In the market for a new training pistol. The two ive been looking at are Charter Arms VS Alfa. Looking for input on good or bad with the two?
Thank You


----------



## The Snows (Jul 19, 2004)

PRO 209 by Charter Arms!


----------



## Chris Atkinson (Jan 3, 2003)

Charter Arms over the Alfa for sure. 

Have you considered the boomgun? 

www.boomguns.com

i have had mine for a few months and my primer pistol just stays in the drawer. The best reason I’m glad I got it:

my 16 year old son now asks me if we can go training. He says ever since I got the boomgun, he has enjoyed throwing marks. There’s something pleasing out of charging that chamber just right and getting that satisfying ka-woooomp!


----------



## Tim Culligan (Nov 21, 2007)

Thanks, I like the idea of the boomgun, but like the small size of the traditional blank pistol. Again, Thank You!


----------



## drunkenpoacher (Dec 20, 2016)

The Pro 209 is excellent. My gun dealer in NE Iowa has them for $262.50.


----------



## Andy (Apr 20, 2004)

My favorite "blank" pistol is an NEF .22 pistol with a 9-shot, swing-out cylinder. Unlike blank pistols, the sound travels out the end of the barrel and is not reflected back a the shooter (but I still use ear protection).
But if you have to go with a dedicated blank pistol, the Pro 209 is a good one.


----------



## Purpledawg (Jul 16, 2006)

Used the boom gun made by big John at Master National very nice item
boom gun gear is the website.


----------



## Lyelerir (Nov 2, 2018)

Just beware that semi-autos won't cycle blanks without a barrel plug or other serious modification. Get used to hand cycling the slide or get a .22 revolver of reasonable quality and call it a day. Once you have that you can always buy .22 nail gun blanks from Home Depot or Loews.

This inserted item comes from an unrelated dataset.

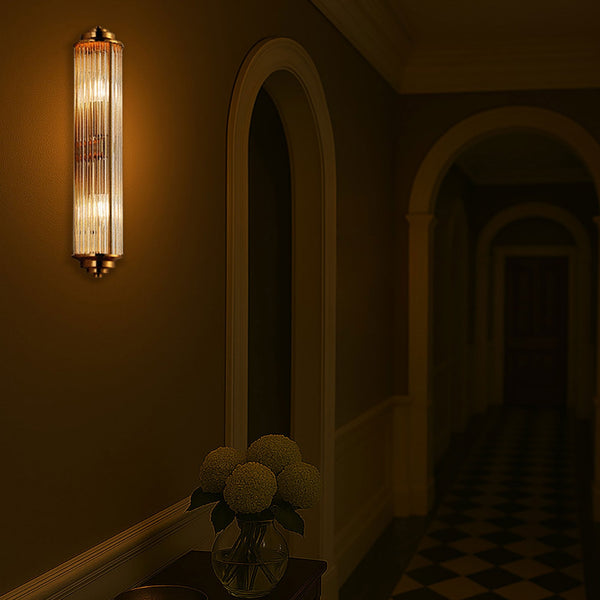 Tansley E14 Twin Lamp IP44 Flush Wall Light in Gold with Clear Glass Rods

If you're going the "non-gun" route I'd consider one of those 8mm blank pistols from collectors armory or the like. They make ones that are dead ringers for most any real pistol or revolver.

Another consideration is to go to a professional dog training facility. They typically have noise devices on hand to accomplish the task and you'll also have someone there to show you how to train the dog correctly. This option you will find the most costly but least trouble in the long run.


----------



## Old School Labs (May 17, 2006)

Northrup Larson has one out that is very compact. I won mine at the National Derby Championship at the Workers Party. Have used it for about 3 weeks now and love its size and how easy to use. Gas will not escape from a strong wind, and is loud enough that heard the loud boom, when shot into the 25 mph wind at around 300 yds yesterday.


----------



## Don Smith (Mar 23, 2004)

Check with Robin Solomon (The Blank Gun Guy) in Indiana. 574-242-0710. He reconditions and sells classic blank guns. Excellent workmanship and service. He's also on Facebook.


----------



## NateB (Sep 25, 2003)

Just wish someone would make something like this that is remote controlled so could be used with a winger, when the distance is too far for the primer to be heard, or you don't hear it until the bird is well in the air and the noise distracts the dog from teh mark in the air.


----------